Additionally, three of the four FISA warrant applications were submitted prior to Mueller’s May 2017 appointment as special counsel, with the fourth and final application being submitted in June.
“January 4, 2017, the FBI agent in charge of Crossfire Hurricane [Michael] Flynn component, recommended that General Flynn be dropped from the investigation. That’s the professional side of the house saying ‘we can’t find anything to suggest that Flynn is a Russian agent,” Graham said.
The South Carolina senator then said he wanted to know what Mueller believed about Flynn and whether Mueller knew that there had been a recommendation in Jan. 2017 that the investigation against him be dropped.
Mueller was appointed by Deputy Attorney General Rod Rosenstein the day after the New York Times reported that Trump had fired FBI Director James Comey for refusing to shut down the investigation into Flynn and well after the FBI interviewed Flynn about his contacts with Russian Ambassador Sergey Kislyak.
Graham also told Gowdy that he planned to lead an effort to declassify a 40-page memo detailing an interview between the FBI and one of the primary sources used by former British agent Christopher Steele in compiling the Steele Dossier.
“My staff has finally got to look at it.
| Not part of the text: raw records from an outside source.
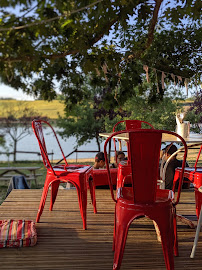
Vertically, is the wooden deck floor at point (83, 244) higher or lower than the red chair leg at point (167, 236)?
lower

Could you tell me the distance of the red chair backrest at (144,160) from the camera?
6.51ft

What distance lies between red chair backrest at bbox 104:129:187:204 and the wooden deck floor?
52 centimetres

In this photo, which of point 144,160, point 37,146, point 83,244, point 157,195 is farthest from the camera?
point 37,146

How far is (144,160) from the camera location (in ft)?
6.59

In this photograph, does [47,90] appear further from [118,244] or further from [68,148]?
[68,148]

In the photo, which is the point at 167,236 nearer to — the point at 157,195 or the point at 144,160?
the point at 157,195

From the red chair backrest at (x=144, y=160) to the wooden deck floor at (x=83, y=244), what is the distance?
1.70ft

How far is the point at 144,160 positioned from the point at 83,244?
3.14 ft

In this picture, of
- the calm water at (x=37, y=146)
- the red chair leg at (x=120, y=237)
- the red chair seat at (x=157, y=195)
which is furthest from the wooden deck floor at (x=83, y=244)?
the calm water at (x=37, y=146)

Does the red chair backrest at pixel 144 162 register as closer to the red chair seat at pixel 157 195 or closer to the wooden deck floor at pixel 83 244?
the red chair seat at pixel 157 195

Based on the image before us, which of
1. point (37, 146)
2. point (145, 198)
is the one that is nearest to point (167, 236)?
point (145, 198)

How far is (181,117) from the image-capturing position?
3.23 meters

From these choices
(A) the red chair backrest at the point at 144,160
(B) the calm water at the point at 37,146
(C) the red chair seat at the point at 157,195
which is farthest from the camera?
(B) the calm water at the point at 37,146

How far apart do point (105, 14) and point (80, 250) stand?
3.16 meters
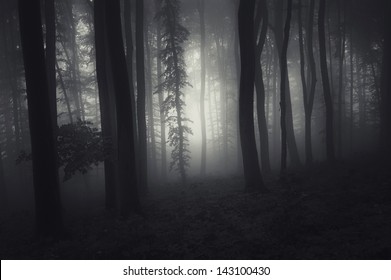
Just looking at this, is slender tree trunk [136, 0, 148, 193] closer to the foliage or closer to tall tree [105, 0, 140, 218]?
the foliage

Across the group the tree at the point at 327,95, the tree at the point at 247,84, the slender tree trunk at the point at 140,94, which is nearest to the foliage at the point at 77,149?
the slender tree trunk at the point at 140,94

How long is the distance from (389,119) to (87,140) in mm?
15856

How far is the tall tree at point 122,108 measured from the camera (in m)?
10.6

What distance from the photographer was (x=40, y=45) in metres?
8.97

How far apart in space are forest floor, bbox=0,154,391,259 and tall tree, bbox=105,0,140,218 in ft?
2.95

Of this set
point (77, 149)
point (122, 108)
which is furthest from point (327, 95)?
point (77, 149)

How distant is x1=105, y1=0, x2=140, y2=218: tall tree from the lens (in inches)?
416

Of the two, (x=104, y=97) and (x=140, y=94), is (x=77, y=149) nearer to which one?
(x=104, y=97)

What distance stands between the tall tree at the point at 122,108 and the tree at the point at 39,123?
2.15m

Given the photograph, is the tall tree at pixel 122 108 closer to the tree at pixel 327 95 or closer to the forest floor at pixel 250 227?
the forest floor at pixel 250 227

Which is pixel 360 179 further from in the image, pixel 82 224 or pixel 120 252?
pixel 82 224

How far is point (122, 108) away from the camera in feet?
35.1

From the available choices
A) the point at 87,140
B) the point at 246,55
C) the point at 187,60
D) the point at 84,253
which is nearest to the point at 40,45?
the point at 87,140

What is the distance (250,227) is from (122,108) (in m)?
5.44
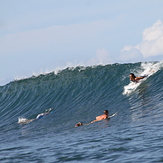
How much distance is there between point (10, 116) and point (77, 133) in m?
12.3

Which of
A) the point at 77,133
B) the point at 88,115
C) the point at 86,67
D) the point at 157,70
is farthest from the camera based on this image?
the point at 86,67

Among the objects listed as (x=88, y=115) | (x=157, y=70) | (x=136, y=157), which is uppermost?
(x=157, y=70)

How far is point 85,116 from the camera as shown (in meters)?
20.3

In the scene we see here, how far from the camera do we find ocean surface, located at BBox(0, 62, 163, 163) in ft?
34.9

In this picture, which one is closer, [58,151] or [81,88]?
[58,151]

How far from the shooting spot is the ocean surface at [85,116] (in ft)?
34.9

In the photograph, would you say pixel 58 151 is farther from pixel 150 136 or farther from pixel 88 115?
pixel 88 115

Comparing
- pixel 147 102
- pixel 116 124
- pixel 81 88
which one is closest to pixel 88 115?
pixel 147 102

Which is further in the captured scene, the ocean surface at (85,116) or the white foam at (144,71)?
the white foam at (144,71)

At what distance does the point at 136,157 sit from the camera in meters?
9.23

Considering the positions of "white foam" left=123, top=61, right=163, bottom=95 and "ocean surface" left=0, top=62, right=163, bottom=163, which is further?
"white foam" left=123, top=61, right=163, bottom=95

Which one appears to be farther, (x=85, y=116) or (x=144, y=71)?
(x=144, y=71)

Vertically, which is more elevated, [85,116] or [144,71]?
[144,71]

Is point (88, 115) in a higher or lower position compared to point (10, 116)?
lower
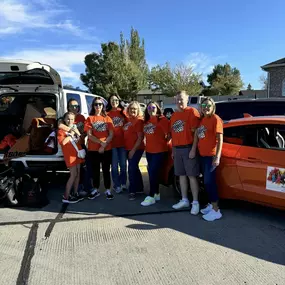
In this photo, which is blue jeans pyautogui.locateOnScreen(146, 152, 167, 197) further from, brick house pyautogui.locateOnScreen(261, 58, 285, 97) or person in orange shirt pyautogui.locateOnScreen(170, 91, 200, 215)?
brick house pyautogui.locateOnScreen(261, 58, 285, 97)

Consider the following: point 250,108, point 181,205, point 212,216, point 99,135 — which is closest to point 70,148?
point 99,135

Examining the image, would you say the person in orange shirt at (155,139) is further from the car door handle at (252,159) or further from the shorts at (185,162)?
the car door handle at (252,159)

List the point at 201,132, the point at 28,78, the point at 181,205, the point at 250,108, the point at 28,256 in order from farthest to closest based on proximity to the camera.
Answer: the point at 250,108 < the point at 28,78 < the point at 181,205 < the point at 201,132 < the point at 28,256

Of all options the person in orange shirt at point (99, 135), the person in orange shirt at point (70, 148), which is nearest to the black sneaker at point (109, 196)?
the person in orange shirt at point (99, 135)

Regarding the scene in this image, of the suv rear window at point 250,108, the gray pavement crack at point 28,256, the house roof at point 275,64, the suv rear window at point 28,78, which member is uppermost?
the house roof at point 275,64

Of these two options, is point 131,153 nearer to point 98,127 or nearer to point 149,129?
point 149,129

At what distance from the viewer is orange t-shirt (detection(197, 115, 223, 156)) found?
4398 mm

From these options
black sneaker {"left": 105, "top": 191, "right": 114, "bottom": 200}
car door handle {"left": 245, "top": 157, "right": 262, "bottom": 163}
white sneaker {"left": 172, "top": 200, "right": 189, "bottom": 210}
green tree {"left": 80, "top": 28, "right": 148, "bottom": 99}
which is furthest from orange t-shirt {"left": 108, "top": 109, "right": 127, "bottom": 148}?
green tree {"left": 80, "top": 28, "right": 148, "bottom": 99}

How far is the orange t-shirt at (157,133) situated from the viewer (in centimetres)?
510

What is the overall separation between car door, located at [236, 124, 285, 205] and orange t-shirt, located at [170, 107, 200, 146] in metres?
0.72

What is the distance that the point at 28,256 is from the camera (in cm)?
357

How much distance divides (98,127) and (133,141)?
0.65 metres

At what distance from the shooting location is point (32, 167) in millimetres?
5746

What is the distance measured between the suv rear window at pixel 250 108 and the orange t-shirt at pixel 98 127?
284 centimetres
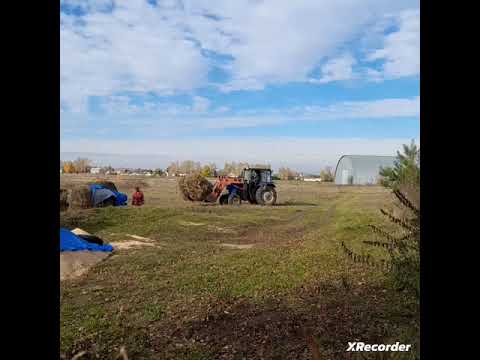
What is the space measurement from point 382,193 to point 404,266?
497cm

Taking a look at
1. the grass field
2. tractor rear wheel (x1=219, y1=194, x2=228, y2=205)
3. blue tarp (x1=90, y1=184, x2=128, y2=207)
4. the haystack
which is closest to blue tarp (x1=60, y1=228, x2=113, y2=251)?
the grass field

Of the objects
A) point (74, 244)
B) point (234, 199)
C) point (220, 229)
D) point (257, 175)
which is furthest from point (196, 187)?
point (74, 244)

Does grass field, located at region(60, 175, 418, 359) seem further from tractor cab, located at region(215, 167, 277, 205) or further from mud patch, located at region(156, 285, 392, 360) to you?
tractor cab, located at region(215, 167, 277, 205)

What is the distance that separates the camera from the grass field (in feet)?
10.7

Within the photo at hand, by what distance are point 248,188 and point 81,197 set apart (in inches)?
292

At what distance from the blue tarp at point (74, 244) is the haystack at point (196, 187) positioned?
10857 mm

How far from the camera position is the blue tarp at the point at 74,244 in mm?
6795

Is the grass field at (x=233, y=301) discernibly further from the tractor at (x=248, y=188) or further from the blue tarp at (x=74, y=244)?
the tractor at (x=248, y=188)

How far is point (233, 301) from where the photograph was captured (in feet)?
14.9
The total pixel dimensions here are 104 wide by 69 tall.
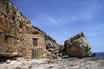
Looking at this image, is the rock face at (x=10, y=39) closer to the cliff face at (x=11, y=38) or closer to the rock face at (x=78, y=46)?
the cliff face at (x=11, y=38)

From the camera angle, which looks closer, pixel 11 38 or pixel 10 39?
pixel 10 39

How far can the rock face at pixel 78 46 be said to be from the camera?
20.9 metres

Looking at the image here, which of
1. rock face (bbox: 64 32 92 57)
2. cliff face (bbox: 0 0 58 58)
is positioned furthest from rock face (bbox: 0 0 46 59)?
rock face (bbox: 64 32 92 57)

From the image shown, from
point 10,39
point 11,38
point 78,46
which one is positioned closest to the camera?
point 10,39

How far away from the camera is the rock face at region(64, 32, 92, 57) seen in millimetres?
20922

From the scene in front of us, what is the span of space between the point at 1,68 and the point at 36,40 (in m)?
7.91

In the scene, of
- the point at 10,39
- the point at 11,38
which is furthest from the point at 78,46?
the point at 10,39

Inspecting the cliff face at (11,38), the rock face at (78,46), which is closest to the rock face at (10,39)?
the cliff face at (11,38)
It’s classified. I’m going to try to get it unclassified,” Graham said.
Also on Tuesday, John Dowd, President Trump’s former attorney in the Mueller probe, called for U.S. Attorney John Durham to investigate former Mueller deputy Andrew Weissmann.
“Weissman and his dream team failed in their first attempt to manufacture a crime and want to further abuse the process when their sorry effort has been exposed,” Dowd told The Washington Times. “The Stone indictment did not allege a crime by President Trump. So why further abuse the process except more sour grapes.”